Prof. Dr. Sebastian Lakner, Uni Rostock: „Wie müssen die Diskussion führen, in welchem Ausmaß wir Gemeinwohl und Nachhaltigkeit wollen. Es gibt auch eine unterschiedliche Bedeutung der Einkommensdimension, denn letztendlich ist es ein Unterschied, ob ich einen Reformvorschlag in Deutschland oder in Osteuropa einbringe. Insofern wäre auch es ganz dringend notwendig, dass wir die so genannte Bedürftigkeit, wie landwirtschaftliche Haushalte aufgestellt sind, besser in den Griff kriegen. Die strukturelle Implikation ist ein wichtiger Forschungsbedarf, das heißt, wir müssen uns genauer darum kümmern, welche Betriebe aussteigen, welche Betriebe auch ohne Förderungsänderung große Probleme haben. Wir haben ja heute schon einige Betriebszweige, die im Moment starke ökonomische Probleme haben.

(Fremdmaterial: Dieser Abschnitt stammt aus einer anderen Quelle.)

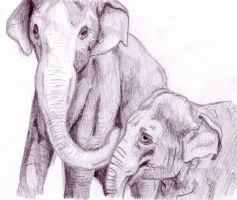 Elephants by Littlenene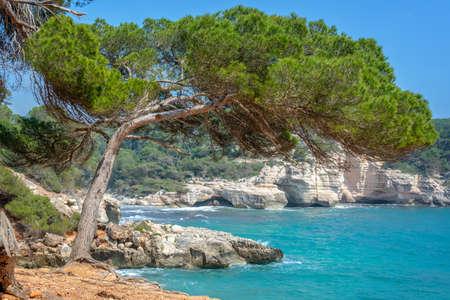 Cala Mitjana and Cala Mitjaneta in Menorca, Balearic islands, Spain 写真素材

Der Ökolandbau kann eine wichtige Rolle spielen, aber er kann nicht das einzige Instrument sein, denn auch er wird sich bewegen müssen. Wir brauchen alle verfügbaren Mittel, um in allen Bereichen besser zu werden.“

Prof. Dr. Peter Feindt, Humboldt-Universität zu Berlin: „Das Wichtigste ist, dass wir eine Transformationsnotwendigkeit durch eine gemeinsame Analyse integrierter und gut aufbereiteter Daten erarbeiten, damit wir Konsens darüber haben, dass überhaupt eine Transformation notwendig ist. Dann muss man Koalitionspartner im Sektor finden oder eben auch einen schaffen und wir müssen künstliche Anreize zur Beibehaltung des Status Quo abschaffen.

Hier fällt mein Blick immer auf die flächenbezogenen Direktzahlungen, mit denen man sehr viel stärker Veränderungsprozesse unterstützen könnte. Wir müssen langfristige Visionen mit konkreten Zielen und Meilensteinen entwickeln und daraus dann die Transformationspfade ableiten.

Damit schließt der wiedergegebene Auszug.